◆ **Instructions to follow**
Print the data in full, exactly as it reads.

═══ Input ═══

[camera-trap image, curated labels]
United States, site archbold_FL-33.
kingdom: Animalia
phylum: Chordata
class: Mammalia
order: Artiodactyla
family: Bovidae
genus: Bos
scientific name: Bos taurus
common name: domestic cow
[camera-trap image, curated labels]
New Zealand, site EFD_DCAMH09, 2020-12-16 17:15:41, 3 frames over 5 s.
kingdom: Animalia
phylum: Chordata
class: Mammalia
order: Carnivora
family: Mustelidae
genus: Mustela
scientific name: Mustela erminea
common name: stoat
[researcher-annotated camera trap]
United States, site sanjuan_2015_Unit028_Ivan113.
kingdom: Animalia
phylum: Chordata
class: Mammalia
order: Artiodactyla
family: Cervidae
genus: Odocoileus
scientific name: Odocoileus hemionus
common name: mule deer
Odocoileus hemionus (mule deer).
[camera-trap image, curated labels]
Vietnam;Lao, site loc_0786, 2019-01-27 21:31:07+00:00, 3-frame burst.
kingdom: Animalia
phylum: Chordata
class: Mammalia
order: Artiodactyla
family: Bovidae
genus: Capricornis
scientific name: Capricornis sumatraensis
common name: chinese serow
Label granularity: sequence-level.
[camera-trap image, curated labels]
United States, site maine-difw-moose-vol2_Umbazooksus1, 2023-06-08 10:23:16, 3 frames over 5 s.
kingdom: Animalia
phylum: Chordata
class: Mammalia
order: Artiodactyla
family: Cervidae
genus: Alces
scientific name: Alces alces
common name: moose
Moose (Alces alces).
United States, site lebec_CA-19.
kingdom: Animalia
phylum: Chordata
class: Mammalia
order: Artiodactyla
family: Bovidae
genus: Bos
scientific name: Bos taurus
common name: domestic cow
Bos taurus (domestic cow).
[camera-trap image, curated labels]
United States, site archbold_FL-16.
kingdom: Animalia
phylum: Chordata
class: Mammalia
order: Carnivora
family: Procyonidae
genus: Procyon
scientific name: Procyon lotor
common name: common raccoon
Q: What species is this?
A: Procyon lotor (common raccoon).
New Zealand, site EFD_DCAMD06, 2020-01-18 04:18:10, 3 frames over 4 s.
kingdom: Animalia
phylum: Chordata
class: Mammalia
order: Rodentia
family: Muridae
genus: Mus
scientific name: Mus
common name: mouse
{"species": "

═══

◆ **Problem solution**
[camera-trap image, curated labels]
United States, site archbold_FL-33.
kingdom: Animalia
phylum: Chordata
class: Mammalia
order: Artiodactyla
family: Bovidae
genus: Bos
scientific name: Bos taurus
common name: domestic cow
[camera-trap image, curated labels]
New Zealand, site EFD_DCAMH09, 2020-12-16 17:15:41, 3 frames over 5 s.
kingdom: Animalia
phylum: Chordata
class: Mammalia
order: Carnivora
family: Mustelidae
genus: Mustela
scientific name: Mustela erminea
common name: stoat
[researcher-annotated camera trap]
United States, site sanjuan_2015_Unit028_Ivan113.
kingdom: Animalia
phylum: Chordata
class: Mammalia
order: Artiodactyla
family: Cervidae
genus: Odocoileus
scientific name: Odocoileus hemionus
common name: mule deer
Odocoileus hemionus (mule deer).
[camera-trap image, curated labels]
Vietnam;Lao, site loc_0786, 2019-01-27 21:31:07+00:00, 3-frame burst.
kingdom: Animalia
phylum: Chordata
class: Mammalia
order: Artiodactyla
family: Bovidae
genus: Capricornis
scientific name: Capricornis sumatraensis
common name: chinese serow
Label granularity: sequence-level.
[camera-trap image, curated labels]
United States, site maine-difw-moose-vol2_Umbazooksus1, 2023-06-08 10:23:16, 3 frames over 5 s.
kingdom: Animalia
phylum: Chordata
class: Mammalia
order: Artiodactyla
family: Cervidae
genus: Alces
scientific name: Alces alces
common name: moose
Moose (Alces alces).
United States, site lebec_CA-19.
kingdom: Animalia
phylum: Chordata
class: Mammalia
order: Artiodactyla
family: Bovidae
genus: Bos
scientific name: Bos taurus
common name: domestic cow
Bos taurus (domestic cow).
[camera-trap image, curated labels]
United States, site archbold_FL-16.
kingdom: Animalia
phylum: Chordata
class: Mammalia
order: Carnivora
family: Procyonidae
genus: Procyon
scientific name: Procyon lotor
common name: common raccoon
Q: What species is this?
A: Procyon lotor (common raccoon).
New Zealand, site EFD_DCAMD06, 2020-01-18 04:18:10, 3 frames over 4 s.
kingdom: Animalia
phylum: Chordata
class: Mammalia
order: Rodentia
family: Muridae
genus: Mus
scientific name: Mus
common name: mouse
{"species": "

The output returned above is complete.